Anna New York’s Luminous Accessories Will Last Forever
Fusing her passions for biomorphic design and natural materials, Anna Rabinowicz masterfully crafts long-lasting design objects using brilliant gemstones. Think of them as a glimmering antidote to fast-consumption.
Anna Rabinowicz wears many hats. Count design professor, trained product designer, and Stanford-educated engineer among them. Perhaps her most notable is running ANNA New York, a home accessories brand she founded nearly two decades ago. Fusing her passions for biomorphic design and enduring, natural materials, the brand has made an indelible stamp on the design sphere—and you may have spotted knock-offs of her beloved Agate coasters. With her rigorous and technical training, every piece is obsessed over. “Design is powerful,” says Rabinowicz. “It can cause people to look at an object and say, ‘this is so right, I must incorporate this into my life.’ Five millimeters off, they look at it and say, ‘I’m not interested.’”
Surface sat down (virtually) with Rabinowicz to discuss her obsession with nature, object permanence in a world of ephemera, and what exciting products are on the horizon.
How has the ANNA New York brand changed since you founded it in 2002?
The brand has evolved tremendously, especially in the past five years. For many years, we were using single or maybe dual materials, say a simple set of completely gemstone coasters. As we evolved, I became interested in doing deeper transformations of materials and seeing how shaping these stones while combining them with other materials could create more functional, innovative pieces. Our Dual collection, which is a combination of marble and metal, is now our top-selling line. I obsessed about the forms and the connection between the marble and metal, and in doing so, created pieces that took the company to the next level.
The pieces in the ANNA line are made of such rich, geological materials. What attracts you to these, especially when designing in the home goods space?
Glass, metal, and stone are our three primary materials. The idea is that they should last forever. Our pieces were initially an antidote to the consumer electronics I made early in my career. I was designing cell phones, webcams, and all kinds of pieces that had electronic insides. Now, by working with these intrinsically natural materials instead of plastics and electronics, I can create pieces that last a lifetime.
These stones were formed over millions of years, and they don’t change over time. Plastic yellows in less than ten years. I wanted to create pieces that look the same 100 and even 200 years from now. The use of those ancient natural materials persists over time. It’s this idea of longevity—creating pieces that don’t go into the landfill—because hopefully people love them and keep them around year after year, and maybe even pass them down.

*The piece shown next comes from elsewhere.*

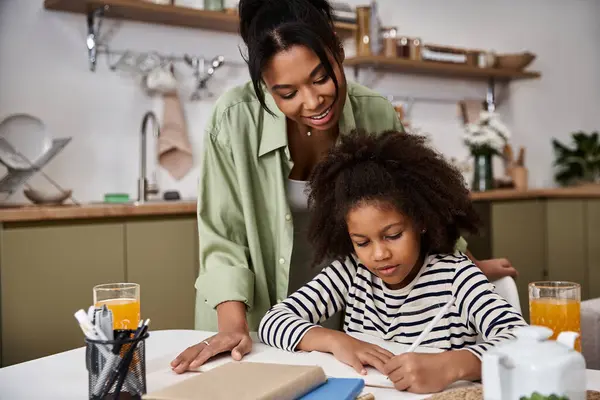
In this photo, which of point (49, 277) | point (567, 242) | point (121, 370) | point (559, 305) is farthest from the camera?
point (567, 242)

But beyond the enduring qualities, there is a certain sparkle imbued in many of your most popular products. Agate coasters, gemstone cheese plates, crystal bookends…
My attraction to gemstones comes from childhood. My father, who was a pediatric ophthalmologist, collected fountain pens and all kinds of beautiful things. We both really liked stones, so on the weekends in Detroit we’d go to gem shows together and buy pieces of stones. I had a cabinet with all kinds of little drawers that contained gemstones. I rediscovered Agate on a trip to Yosemite many years later, and I went to my parents’ house afterwards and found the same stone in one of the drawers. There was an intrinsic connection to my past, my love of luminous gemstones, and the love of my father. Much of my work involves connections to my past, to people that I have loved, and to their interests.
Gemstones are so cool—there’s so much depth to them. Each stone’s rings and coloration depend on minerals that were deposited when the stones formed. Each one is entirely unique, and their formation is completely dependent on the environmental circumstances that occurred the day and the moment that the water rushed down.
How else do you turn to the natural world for inspiration in your design process?
I’m attracted to how nature works, and how designers can learn from nature to create pieces that grow, function, and behave in a natural fashion. The ANNA brand is about geodes and natural materials. I researched hexagonal crystals, which grow in Brazil and appear in much of our work, and studied their formation. I developed a categorization system of crystals to map out the way they grow, and then created a design that was essentially crystals growing up the sides of household objects like candlesticks and bowls. That was a super experimental collection.
We have a bowl that’s based on the sea fan—the molten metal pours in exactly the same way that the sea fan grows. There’s so much biomorphic inspiration in our pieces, which often look effortless but there’s a whole lot of research and thought that goes on behind them.
Do you have anything on the horizon that you can share?
This holiday season, we’re launching a piece for people’s desks as they work from home. It’s a highly functional alabaster tech stand made in Spain, and it’s cool because you can charge it too. As a designer, I’m obsessed with the usage of our objects. I hope that they’re beautiful, but also that people understand how much thought goes into making sure that they work well. The tech stand is an example of that—it’s full of tiny details that we obsess over.